Students in Stephanie McDowell’s biotechnology class at Hawaii Preparatory Academy recently completed their portion of an international project to map the DNA of the planet’s creatures large and small — research impossible to achieve at any level just a few years ago.
The task: Copy, amplify and identify a 650 base-pair genetic code of the barred sand bass’ mitochondrial CO1 gene. But first, the 10 students in McDowell’s elective class had to isolate the genomic DNA (gDNA) from samples of the fish’s gill tissue.
The students had 10 weeks to complete their research.
Sounds simple, right?
“It is a fairly complicated process,” said HPA junior Josh Patterson. “There are a lot of procedures (to follow). But once we got them down, it wasn’t hard.”
“Well, yes, it wasn’t that hard,” agreed senior Leila Takahashi-Ruiz. “But we did have long periods to wait (while the PCR process completed its cycles of reproduction).”
Both worked with their classmates on the next set of experiments in McDowell’s class, splicing genes.
Nearby, with electronic pipette in hand, and wearing a white lab coat, contrasting starkly with her spray of dyed-purple hair, junior day student Kaliko Smith laughed as she prepared to splice a gene from a jellyfish into a bacterial sample nestled in a petri dish. If successful, this experiment — which takes the lessons learned in the barred sand bass research to the next level — would result in a patch of bacteria that glows under ultraviolet light.
“When I explain to my dad what we’re doing, he gets so lost!” she said with a laugh to McDowell.
Students at nearby lab tables also laughed — they’ve experienced similar reactions from their families.
“A decade ago, this type of research was not routine (in high schools),” McDowell said.
Taking the research from graduate school levels to high school hasn’t been slowed because the students couldn’t handle the procedures or the abstract concepts of biogenetics. The lack of a curriculum and availability of specific lab instruments, however, did impede the progress into high school biology labs.

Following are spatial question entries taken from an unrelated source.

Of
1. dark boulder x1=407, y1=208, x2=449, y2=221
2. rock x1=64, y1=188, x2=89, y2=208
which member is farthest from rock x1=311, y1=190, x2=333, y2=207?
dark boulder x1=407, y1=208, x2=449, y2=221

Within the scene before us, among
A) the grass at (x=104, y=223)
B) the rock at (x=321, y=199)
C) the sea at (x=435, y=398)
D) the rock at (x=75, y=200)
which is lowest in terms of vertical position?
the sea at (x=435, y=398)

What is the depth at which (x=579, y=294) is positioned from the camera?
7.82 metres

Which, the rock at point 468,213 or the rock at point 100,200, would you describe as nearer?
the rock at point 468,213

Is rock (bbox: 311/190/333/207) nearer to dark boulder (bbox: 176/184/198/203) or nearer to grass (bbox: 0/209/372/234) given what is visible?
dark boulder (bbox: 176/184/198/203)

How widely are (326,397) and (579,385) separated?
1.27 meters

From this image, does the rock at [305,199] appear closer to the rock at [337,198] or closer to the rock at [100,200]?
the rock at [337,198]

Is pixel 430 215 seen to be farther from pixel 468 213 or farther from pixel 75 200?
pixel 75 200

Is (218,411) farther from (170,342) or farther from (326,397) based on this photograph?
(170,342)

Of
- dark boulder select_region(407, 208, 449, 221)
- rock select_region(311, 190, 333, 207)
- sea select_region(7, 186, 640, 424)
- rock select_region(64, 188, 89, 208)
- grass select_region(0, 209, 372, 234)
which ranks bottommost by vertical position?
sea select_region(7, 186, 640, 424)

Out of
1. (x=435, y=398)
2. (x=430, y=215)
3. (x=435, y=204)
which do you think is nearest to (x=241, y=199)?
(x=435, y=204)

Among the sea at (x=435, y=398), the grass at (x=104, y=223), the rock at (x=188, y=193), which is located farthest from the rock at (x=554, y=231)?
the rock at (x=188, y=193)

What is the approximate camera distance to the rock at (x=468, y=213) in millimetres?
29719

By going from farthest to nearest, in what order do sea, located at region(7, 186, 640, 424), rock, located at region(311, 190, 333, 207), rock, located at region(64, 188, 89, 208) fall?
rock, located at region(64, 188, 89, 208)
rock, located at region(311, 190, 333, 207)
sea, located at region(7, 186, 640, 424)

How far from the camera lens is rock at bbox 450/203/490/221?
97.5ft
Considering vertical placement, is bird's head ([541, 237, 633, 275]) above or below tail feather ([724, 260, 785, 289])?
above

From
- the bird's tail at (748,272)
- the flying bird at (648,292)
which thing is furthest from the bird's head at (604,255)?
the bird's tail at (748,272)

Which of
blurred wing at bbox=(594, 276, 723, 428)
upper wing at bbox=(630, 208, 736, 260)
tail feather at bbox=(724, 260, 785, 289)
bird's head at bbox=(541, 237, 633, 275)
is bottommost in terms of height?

Spearheaded by McDowell’s master of environmental science research at Rutgers University and her search for a suitable research project for her biology students at HPA, a summer school program offered by Coastal Marine Biolabs of Ventura, Calif., seemed a natural fit.
Last summer, McDowell attended the summer school program at Coastal Marine Biolabs with other high school teachers and university professors. Their mission: participate in a very large vision — identify through genetic codes as many of the planet’s 30 million species as possible.
With funding from the National Science Foundation, Coastal Marine Biolabs participated in the development of a unique use for the barcodes found every day in grocery stores. But instead of identifying a product, the barcodes would be used to identify a specific species.
Thus, the International Barcode of Life project was born. For the Barcoding Life’s Matrix research program — the program McDowell’s biotechnology students completed — Coastal Marine Biolabs developed a high school curriculum, with teacher’s materials and loaner lab equipment to set up individual research projects in high schools in California and across the nation.
HPA is the first, and to date, only Hawaii high school to participate.
To truly understand what the HPA biotechnology students accomplished in their barcoding of the species assigned to them — the barred sand bass — it is necessary to understand some of the biotechnology basics they learned: dideoxynucleotides, proteolytic enzymes, gel electrophoresis, heat-stable polymerase, chaotropism, electropherograms, centrifugal force and more.
The project’s genetic information will be published in a larger genetics bank.
“This is important work the students are doing,” McDowell said. “Our planet’s biodiversity is important. It’s important we know what’s here before it’s gone.”
Dreams of Nobel Prizes might dance someday in the imaginations of HPA’s current students of biotechnology. But for now, their focus is set squarely on their lab research assignments, and the possible careers they might pursue after college.
Takahashi-Ruiz has plans to become a veterinarian; Patterson a computer graphics designer.
“In 10 or 20 years, who knows where this research will take us?” McDowell said.